Avon, $7.99, ISBN 978-0-06-237943-6
Historical Romance, 2017
I’d like to imagine that the title, The Day of the Duchess, is inspired by one of the late George A Romero’s zombie movies. Heaven knows, the heroine Seraphina is pretty much dead to the hero Malcolm Bevingstoke, the Duke of Haven, until she shows up one day at the Parliament requesting a divorce from him. He hasn’t seen him since she left him and he’d told her never to come back – and that was after she nearly died of a miscarriage, which was some time after he had cheated on his wife with some girlfriend. And all that was after he resented her and blamed her for “trapping” him into marriage when he was more than happy to play with her feelings prior to that, without caring one whit what his attention was doing to her reputation as an unmarried debutante. And all that is before I take a deep breath and tell myself that my blood pressure is fragile, and I need to love myself by taking good care of my blood pressure and never letting a fictitious wanker get to me.
I actually like Serafina. Once she realized back then the mess Mal had made on their bed, she decided to hell with it and fled. Of course, the author also has Sera playing the martyr by going how oh, now that she is barren, she would have to leave also to give Mal a chance to torture another woman so that he can beget an heir – WHY DON’T WE JUST GELD THAT ASSHOLE AND MAKE HIM EAT HIS GONADS? – maybe because the author doesn’t want some strange romance readers to view Sera as some kind of weirdo for daring to assert herself.
Now that Sera is back, Mal decides that he will never give her a divorce. But it’d be so cool to let her think that he will, so that he can get her to stay with him and help him pick a new wife. THAT IS SO… relax, relax, think of the blood pressure… ohm. Okay, let’s get back on track. He spends the rest of the story basically playing sick mind games with Sera, constantly slapping his tool against her while mocking her about how powerless she is when it comes to trying to get him to divorce her. He’s had one billion girlfriends, ha ha ha, but she can’t divorce him on the grounds of adultery because this is England, baby, LOL KTHX NOW TOUCH HIS DONG. God.

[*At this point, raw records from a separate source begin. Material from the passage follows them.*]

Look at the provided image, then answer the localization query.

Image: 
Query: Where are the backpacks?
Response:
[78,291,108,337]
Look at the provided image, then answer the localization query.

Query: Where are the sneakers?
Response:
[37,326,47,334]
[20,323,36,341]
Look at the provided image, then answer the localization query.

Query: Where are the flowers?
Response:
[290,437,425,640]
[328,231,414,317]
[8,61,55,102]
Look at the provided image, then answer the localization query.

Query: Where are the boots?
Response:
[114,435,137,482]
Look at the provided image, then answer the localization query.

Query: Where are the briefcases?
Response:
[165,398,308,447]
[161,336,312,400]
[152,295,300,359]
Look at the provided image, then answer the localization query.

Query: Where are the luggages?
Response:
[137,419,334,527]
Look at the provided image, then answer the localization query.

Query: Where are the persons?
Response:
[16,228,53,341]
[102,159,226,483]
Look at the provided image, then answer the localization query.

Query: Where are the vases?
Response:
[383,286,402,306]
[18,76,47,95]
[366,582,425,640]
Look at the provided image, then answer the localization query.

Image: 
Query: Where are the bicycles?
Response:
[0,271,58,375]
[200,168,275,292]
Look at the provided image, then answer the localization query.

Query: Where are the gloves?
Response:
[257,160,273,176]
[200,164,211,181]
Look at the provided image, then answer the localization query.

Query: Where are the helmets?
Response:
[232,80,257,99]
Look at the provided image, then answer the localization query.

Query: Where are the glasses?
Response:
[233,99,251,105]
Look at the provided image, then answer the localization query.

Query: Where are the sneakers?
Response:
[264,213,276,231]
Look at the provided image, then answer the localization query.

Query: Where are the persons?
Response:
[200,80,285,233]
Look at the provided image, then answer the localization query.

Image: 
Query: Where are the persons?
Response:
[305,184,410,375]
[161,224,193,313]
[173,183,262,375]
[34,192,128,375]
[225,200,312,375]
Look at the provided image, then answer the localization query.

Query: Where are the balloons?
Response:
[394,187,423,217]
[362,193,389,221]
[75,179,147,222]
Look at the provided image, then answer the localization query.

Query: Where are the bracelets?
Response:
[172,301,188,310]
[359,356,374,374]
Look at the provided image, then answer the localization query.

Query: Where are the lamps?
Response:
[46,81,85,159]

Sera rails at him, dresses him down – basically, the author is aware of what a colossal bleeding arsehole Mal is, but it doesn’t matter. Mal has all the power. The author tries to say that Sera has the advantage over Mal when she opens her legs, but come on, if that is the case, then let Sera play the seductress, ride the man senseless, and then walk off into sunset leaving him seething in humiliation. No, in the end, Mal keeps playing all these games until the last handful pages when he goes, oops, so he’s an asshole. Instead of a grovel, he decides to wag that thing and the heroine is, like, the story needs to end already so KTHX TOUCHING HIS DONG NOW TRUE LOVE BYE EVERYONE.
At the end of the day, this painful read can be summed up as thus: the author was so concerned with showing off how well she can write an asshole, she forgot to allocate enough space for the hero to atone. Late in the story, when the hero realizes what everyone already knows – HE’S AN ASSHOLE WHO NEEDS TO HAVE HIS GONADS CRUSHED IN A WOODCHIPPER – he wonders how the heroine can ever trust or love her. By the time I close this book, I’m still wondering.
Alright, I need to go take some gliclazide now.